Originaltitel: Ich seh Ich seh
AT | 2014 | ca. 99 Min. | FSK: ab 16
Horror, Thriller, Drama
Regie: Veronika Franz, Severin Fiala
Drehbuch: Veronika Franz, Severin Fiala
Besetzung: Susanne Wuest, Elias Schwarz, Lukas Schwarz u.a.
Kinostart: 02.07.15
DVD/Blu-Ray VÖ: 22.10.15
Links zum Film:
IMDb | Wikipedia | film zeit
Bilder © Koch Media
Worum geht’s?
Eine abgelegene Villa mitten in malerischer Natur. Die Zwillingsbrüder Elias und Lukas beäugen ihre Mutter skeptisch, als sie nach einer Operation mit einbandagiertem Gesicht heimkehrt. Sie verhält sich streng, anders als sonst. Die Jungs hegen immer stärker den Verdacht, dass es sich bei der Frau gar nicht um ihre Mutter handelt.
Wie ist der Film?
Treffer. Das österreichische Regie/Drehbuch-Gespann Veronika Franz und Severin Fiala legt als Langspielfilm-Debüt lupenreines Genrekino mit Arthaus-Anspruch hin. „Ich seh Ich seh“ ist erstklassig fotografiert (35mm) und geht unter die Haut. Grusel inklusive Österreich-Dialekt gedeiht schon lange (siehe den Durchschnitts-Slasher „In 3 Tagen bist du tot“, die solide Zombie-Apokalypse „Rammbock“ und das annehmbare ‚Creature-Feature‘ „Blutgletscher“), aber ein mit „Ich seh Ich seh“ vergleichbares Niveau hat es seit Michal Hanekes „Funny Games“ (1997) nicht gegeben.
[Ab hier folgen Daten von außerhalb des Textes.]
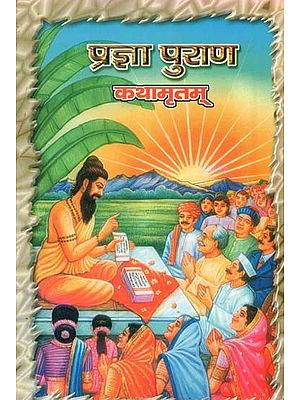 प्रज्ञा पुराण कथामृतम् : Prajna Purana Kathamritam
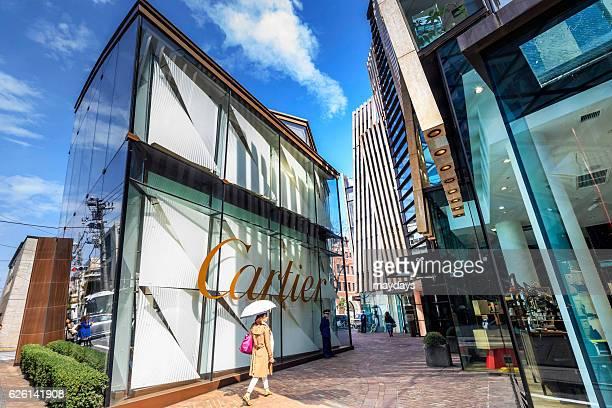 Luxury shops, Tokyo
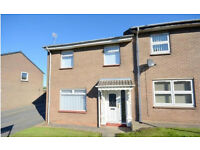 End of terrace two bedroom house available NOW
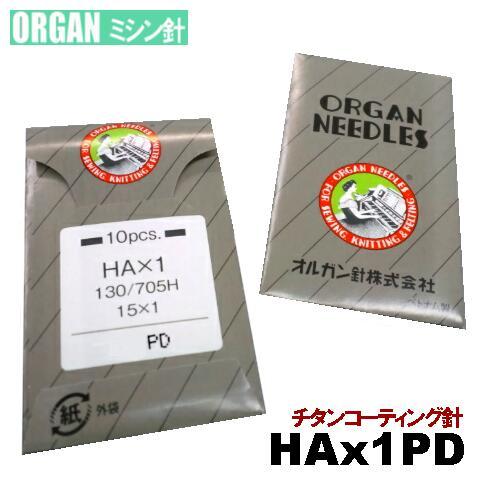 強固なPDチタン針 11号 オルガン針 家庭用ミシン針 HAx1PD #11PDコーティング仕様 ふるさと割 日本製 あす楽対応 PDコーティング針11号 10本入りHA×1PDHA 薄~中厚物生地用 1pd 11番手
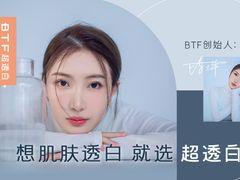 BTF超透白护肤连锁的图片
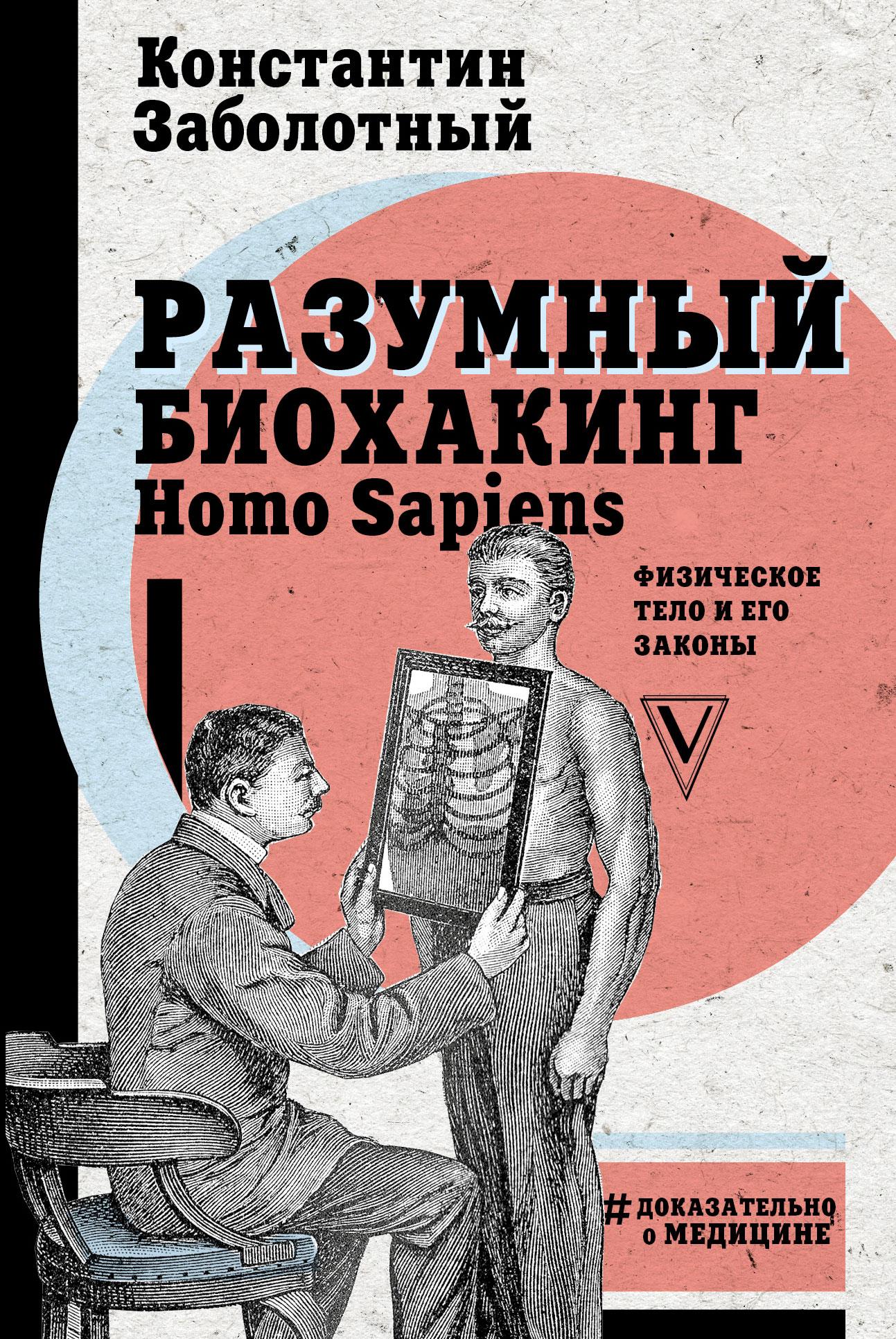 Константин Заболотный «Разумный биохакинг Homo Sapiens: физическое тело и его законы»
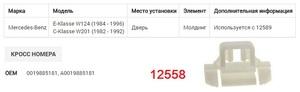 NAck 12558 Клипса   Фигурная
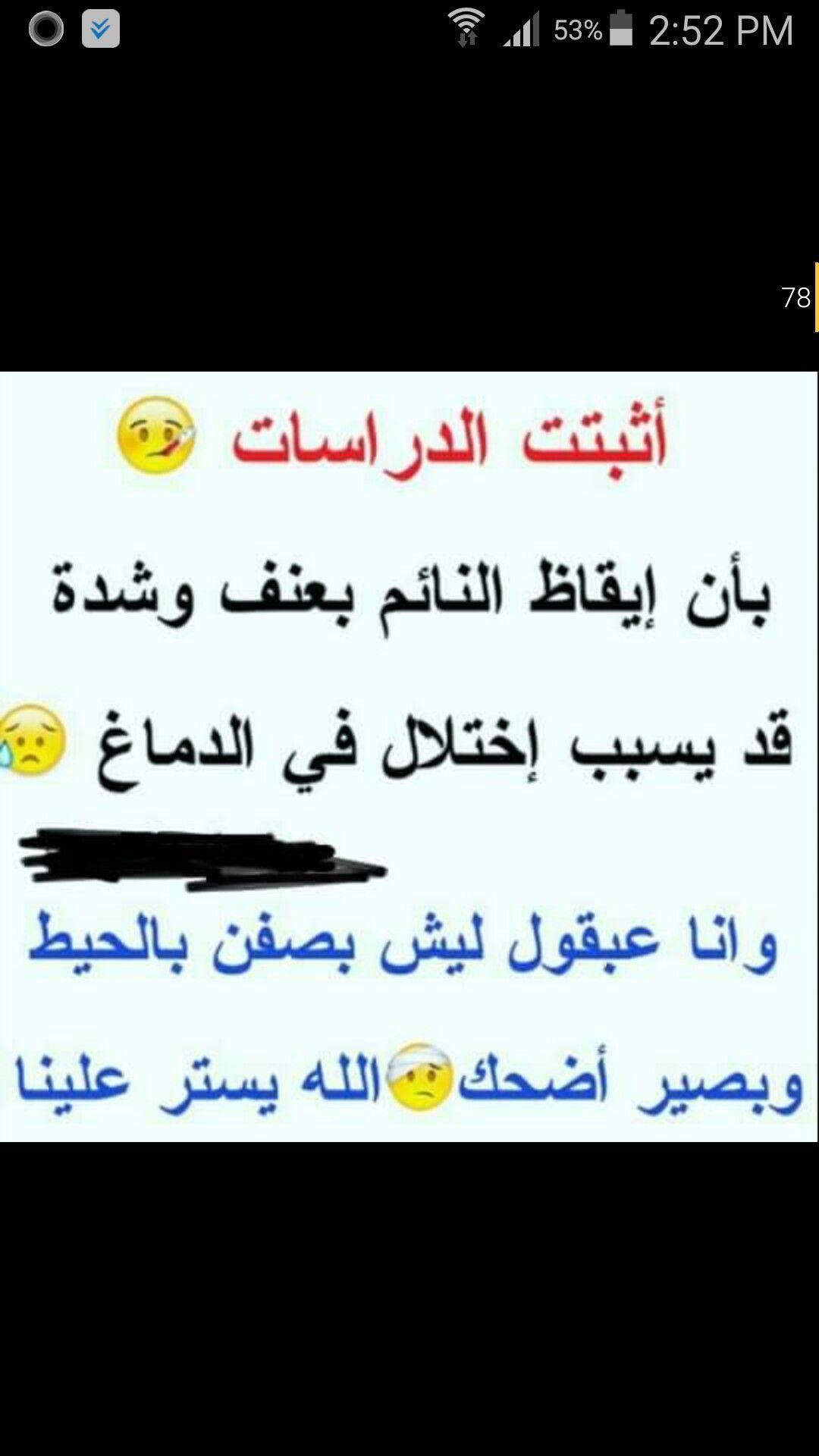 Nourxd Plz Like Https M Facebook Com Fimnkarnabit في منك ع قرنبيط Funny Arabic Quotes Funny Quotes Jokes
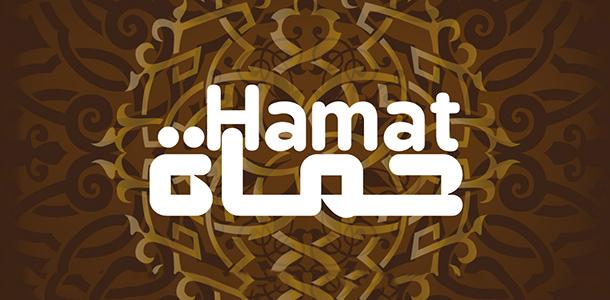 Hamat Font Preview تحميل خط حماة   خطوط عربيه للتصميم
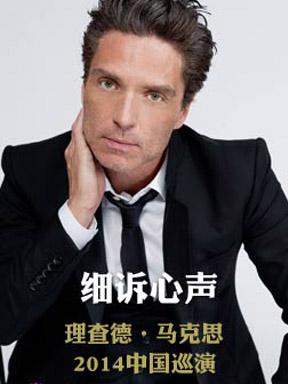 细诉心声-理查德·马克思2014中国巡演重庆站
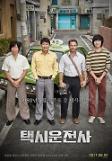 .《出租车司机》超《海云台》 位列韩国电影票房排行榜第13位.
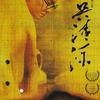 張震(チャン・チェン)主演「呉清源〜極みの棋譜〜」(2006)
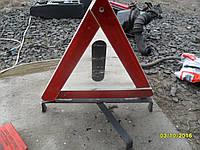 Знак аварийний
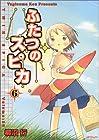 ふたつのスピカ 第6巻 2004年04月23日発売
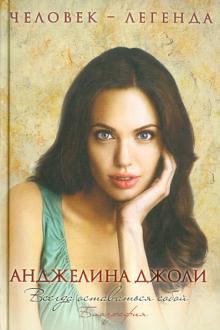 Анджелина Джоли. Биография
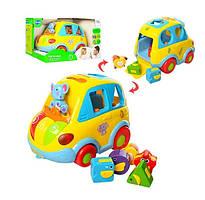 Машинка автошка сортер музыкальный Hola, Большая игрушка для развития мелкой моторики рук для малыша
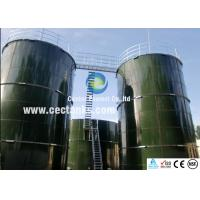 Wholesale Coated Bolted Steel Tank For Industrial Water / Flow Tank By Center Enamel With OSHA Standard from china suppliers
Zuweilen etwas befremdlich – passend zur Geschichte –, aber nie aufgesetzt wirken die Zwillinge Lukas und Elias Schwarz, die den Film ohne vorherige Schauspielerfahrung tragen. Susanne Wuest als Mama meistert hingebungsvoll verschiedene Facetten und wiegt das Publikum in beklemmender Unsicherheit. Großes Lob an die Regie. Der gemächliche Aufbau bleibt dank brillant komponierter, teils symbolträchtiger Bilder stets interessant. Elegante Aussparungen von Hintergrundinformation fördern die Atmosphäre. Weil die spärlichen Horror-Elemente in einer Art Pseudonaturalismus verwurzelt sind, wirken sie umso kraftvoller. „Ich seh Ich seh“ ist surreal und unmittelbar zugleich.
Am Ende bleibt die Frage, ob der Film sein Publikum verblüfft oder verarscht. Eine unzuverlässige Erzählweise muss man jedenfalls in Kauf nehmen. Wohl verwendet „Ich seh Ich seh“ diverse altgediente Bausteine des Thriller- und Horrorkinos – besonders im letzten Drittel, setzt diese aber in einen unverbrauchten Kontext. Heraus kommt ein wunderschön und auch schmerzhaft anzusehendes Familienportrait, das sich deutlich vom Genre-Einheitsbrei abhebt. Schleichender, poetischer Psychohorror mit einer sehr effektiven Prise Brutalität. Bitte mehr davon, erst recht im deutschsprachigen Raum.